→ **Dataset content**:
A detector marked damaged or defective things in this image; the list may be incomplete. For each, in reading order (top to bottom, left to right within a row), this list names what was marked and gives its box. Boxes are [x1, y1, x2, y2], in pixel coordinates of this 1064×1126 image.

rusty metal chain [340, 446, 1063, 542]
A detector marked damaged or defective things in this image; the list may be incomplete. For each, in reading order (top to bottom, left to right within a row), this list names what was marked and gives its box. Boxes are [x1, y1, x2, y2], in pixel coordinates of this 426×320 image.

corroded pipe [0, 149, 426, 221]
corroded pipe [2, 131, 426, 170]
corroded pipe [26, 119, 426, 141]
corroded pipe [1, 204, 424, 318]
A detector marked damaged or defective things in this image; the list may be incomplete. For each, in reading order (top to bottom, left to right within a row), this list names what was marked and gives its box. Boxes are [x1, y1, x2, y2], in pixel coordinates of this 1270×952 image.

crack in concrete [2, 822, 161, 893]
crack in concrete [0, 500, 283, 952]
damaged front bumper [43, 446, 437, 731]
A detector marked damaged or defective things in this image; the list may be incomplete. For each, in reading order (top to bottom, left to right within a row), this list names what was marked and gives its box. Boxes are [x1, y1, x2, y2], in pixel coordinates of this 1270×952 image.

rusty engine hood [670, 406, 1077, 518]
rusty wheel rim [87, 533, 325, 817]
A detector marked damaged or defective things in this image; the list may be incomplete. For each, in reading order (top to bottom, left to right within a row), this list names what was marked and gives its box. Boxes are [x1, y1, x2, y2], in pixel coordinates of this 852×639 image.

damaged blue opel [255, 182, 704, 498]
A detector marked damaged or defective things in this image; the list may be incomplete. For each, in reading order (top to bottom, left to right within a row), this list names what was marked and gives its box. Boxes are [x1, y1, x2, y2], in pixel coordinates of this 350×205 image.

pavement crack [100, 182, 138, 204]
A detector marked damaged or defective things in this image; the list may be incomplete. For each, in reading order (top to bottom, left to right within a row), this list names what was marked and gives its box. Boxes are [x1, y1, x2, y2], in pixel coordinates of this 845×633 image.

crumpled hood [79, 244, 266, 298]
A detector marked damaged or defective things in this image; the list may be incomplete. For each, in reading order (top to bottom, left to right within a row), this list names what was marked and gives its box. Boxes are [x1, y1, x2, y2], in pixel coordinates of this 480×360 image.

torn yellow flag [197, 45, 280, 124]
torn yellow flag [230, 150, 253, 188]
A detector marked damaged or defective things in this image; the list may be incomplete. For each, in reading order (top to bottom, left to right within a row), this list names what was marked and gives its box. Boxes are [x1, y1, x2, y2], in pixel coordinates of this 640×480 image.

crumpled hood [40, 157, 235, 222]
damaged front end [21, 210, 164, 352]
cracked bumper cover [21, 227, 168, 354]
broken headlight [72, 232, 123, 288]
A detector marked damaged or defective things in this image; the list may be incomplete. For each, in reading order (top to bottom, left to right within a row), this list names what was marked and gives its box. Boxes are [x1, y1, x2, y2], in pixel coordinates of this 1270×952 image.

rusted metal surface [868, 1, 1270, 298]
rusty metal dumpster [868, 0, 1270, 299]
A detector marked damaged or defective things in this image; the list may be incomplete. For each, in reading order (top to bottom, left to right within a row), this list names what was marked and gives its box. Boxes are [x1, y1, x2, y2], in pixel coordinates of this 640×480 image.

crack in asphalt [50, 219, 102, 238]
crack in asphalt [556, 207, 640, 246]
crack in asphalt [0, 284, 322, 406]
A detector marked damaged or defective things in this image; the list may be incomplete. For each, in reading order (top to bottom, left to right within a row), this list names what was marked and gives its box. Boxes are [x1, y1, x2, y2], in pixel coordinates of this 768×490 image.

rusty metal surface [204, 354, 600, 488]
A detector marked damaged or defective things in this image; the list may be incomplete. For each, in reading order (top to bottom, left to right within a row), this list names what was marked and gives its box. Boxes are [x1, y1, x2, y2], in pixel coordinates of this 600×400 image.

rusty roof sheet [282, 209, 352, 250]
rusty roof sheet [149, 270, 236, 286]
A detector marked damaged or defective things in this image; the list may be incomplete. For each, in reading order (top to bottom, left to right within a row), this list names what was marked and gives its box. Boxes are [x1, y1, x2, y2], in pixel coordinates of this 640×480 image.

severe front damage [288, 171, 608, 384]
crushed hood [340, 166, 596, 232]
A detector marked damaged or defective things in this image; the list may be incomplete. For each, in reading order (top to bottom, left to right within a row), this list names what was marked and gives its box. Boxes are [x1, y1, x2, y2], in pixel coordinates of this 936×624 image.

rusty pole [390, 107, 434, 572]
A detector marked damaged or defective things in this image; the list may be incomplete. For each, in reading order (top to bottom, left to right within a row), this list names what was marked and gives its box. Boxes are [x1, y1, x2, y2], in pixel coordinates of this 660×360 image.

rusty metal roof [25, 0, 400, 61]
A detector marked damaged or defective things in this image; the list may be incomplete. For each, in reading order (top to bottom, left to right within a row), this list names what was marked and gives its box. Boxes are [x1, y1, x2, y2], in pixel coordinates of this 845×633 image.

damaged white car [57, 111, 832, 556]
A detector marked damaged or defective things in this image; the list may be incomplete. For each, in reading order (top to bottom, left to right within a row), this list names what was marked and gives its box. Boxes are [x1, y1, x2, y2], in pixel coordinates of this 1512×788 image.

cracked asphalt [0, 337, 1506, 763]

→ **What is being asked**:
Each line shown above must be repeated exactly.

→ **Task solution**:
A detector marked damaged or defective things in this image; the list may be incomplete. For each, in reading order (top to bottom, left to right within a row), this list names what was marked and gives its box. Boxes are [x1, y1, x2, y2], in pixel coordinates of this 1064×1126 image.

rusty metal chain [340, 446, 1063, 542]
A detector marked damaged or defective things in this image; the list may be incomplete. For each, in reading order (top to bottom, left to right within a row), this list names what was marked and gives its box. Boxes are [x1, y1, x2, y2], in pixel coordinates of this 426×320 image.

corroded pipe [0, 149, 426, 221]
corroded pipe [2, 131, 426, 170]
corroded pipe [26, 119, 426, 141]
corroded pipe [1, 204, 424, 318]
A detector marked damaged or defective things in this image; the list may be incomplete. For each, in reading order (top to bottom, left to right within a row), this list names what was marked and gives its box. Boxes are [x1, y1, x2, y2], in pixel coordinates of this 1270×952 image.

crack in concrete [2, 822, 161, 893]
crack in concrete [0, 500, 283, 952]
damaged front bumper [43, 446, 437, 731]
A detector marked damaged or defective things in this image; the list may be incomplete. For each, in reading order (top to bottom, left to right within a row), this list names what was marked and gives its box. Boxes are [x1, y1, x2, y2], in pixel coordinates of this 1270×952 image.

rusty engine hood [670, 406, 1077, 518]
rusty wheel rim [87, 533, 325, 817]
A detector marked damaged or defective things in this image; the list may be incomplete. For each, in reading order (top to bottom, left to right within a row), this list names what was marked and gives its box. Boxes are [x1, y1, x2, y2], in pixel coordinates of this 852×639 image.

damaged blue opel [255, 182, 704, 498]
A detector marked damaged or defective things in this image; the list may be incomplete. For each, in reading order (top to bottom, left to right within a row), this list names what was marked and gives its box. Boxes are [x1, y1, x2, y2], in pixel coordinates of this 350×205 image.

pavement crack [100, 182, 138, 204]
A detector marked damaged or defective things in this image; the list may be incomplete. For each, in reading order (top to bottom, left to right within a row), this list names what was marked and gives its box. Boxes are [x1, y1, x2, y2], in pixel coordinates of this 845×633 image.

crumpled hood [79, 244, 266, 298]
A detector marked damaged or defective things in this image; the list may be incomplete. For each, in reading order (top to bottom, left to right within a row), this list names what was marked and gives its box. Boxes are [x1, y1, x2, y2], in pixel coordinates of this 480×360 image.

torn yellow flag [197, 45, 280, 124]
torn yellow flag [230, 150, 253, 188]
A detector marked damaged or defective things in this image; the list may be incomplete. For each, in reading order (top to bottom, left to right within a row), this list names what was marked and gives its box. Boxes are [x1, y1, x2, y2], in pixel coordinates of this 640×480 image.

crumpled hood [40, 157, 235, 222]
damaged front end [21, 210, 164, 352]
cracked bumper cover [21, 227, 168, 354]
broken headlight [72, 232, 123, 288]
A detector marked damaged or defective things in this image; the list may be incomplete. For each, in reading order (top to bottom, left to right within a row), this list names what was marked and gives its box. Boxes are [x1, y1, x2, y2], in pixel coordinates of this 1270×952 image.

rusted metal surface [868, 1, 1270, 298]
rusty metal dumpster [868, 0, 1270, 299]
A detector marked damaged or defective things in this image; the list may be incomplete. For each, in reading order (top to bottom, left to right within a row), this list names what was marked and gives its box. Boxes are [x1, y1, x2, y2], in pixel coordinates of this 640×480 image.

crack in asphalt [50, 219, 102, 238]
crack in asphalt [556, 207, 640, 246]
crack in asphalt [0, 284, 322, 406]
A detector marked damaged or defective things in this image; the list may be incomplete. For each, in reading order (top to bottom, left to right within a row), this list names what was marked and gives its box. Boxes are [x1, y1, x2, y2], in pixel coordinates of this 768×490 image.

rusty metal surface [204, 354, 600, 488]
A detector marked damaged or defective things in this image; the list may be incomplete. For each, in reading order (top to bottom, left to right within a row), this list names what was marked and gives its box. Boxes are [x1, y1, x2, y2], in pixel coordinates of this 600×400 image.

rusty roof sheet [282, 209, 352, 250]
rusty roof sheet [149, 270, 236, 286]
A detector marked damaged or defective things in this image; the list may be incomplete. For each, in reading order (top to bottom, left to right within a row), this list names what was marked and gives its box. Boxes are [x1, y1, x2, y2], in pixel coordinates of this 640×480 image.

severe front damage [288, 171, 608, 384]
crushed hood [340, 166, 596, 232]
A detector marked damaged or defective things in this image; the list may be incomplete. For each, in reading order (top to bottom, left to right within a row), this list names what was marked and gives its box. Boxes are [x1, y1, x2, y2], in pixel coordinates of this 936×624 image.

rusty pole [390, 107, 434, 572]
A detector marked damaged or defective things in this image; the list may be incomplete. For each, in reading order (top to bottom, left to right within a row), this list names what was marked and gives its box. Boxes are [x1, y1, x2, y2], in pixel coordinates of this 660×360 image.

rusty metal roof [25, 0, 400, 61]
A detector marked damaged or defective things in this image; the list may be incomplete. For each, in reading order (top to bottom, left to right within a row), this list names what was marked and gives its box. Boxes are [x1, y1, x2, y2], in pixel coordinates of this 845×633 image.

damaged white car [57, 111, 832, 556]
A detector marked damaged or defective things in this image; the list may be incomplete. For each, in reading order (top to bottom, left to right within a row), this list names what was marked and gives its box. Boxes are [x1, y1, x2, y2], in pixel coordinates of this 1512×788 image.

cracked asphalt [0, 337, 1506, 763]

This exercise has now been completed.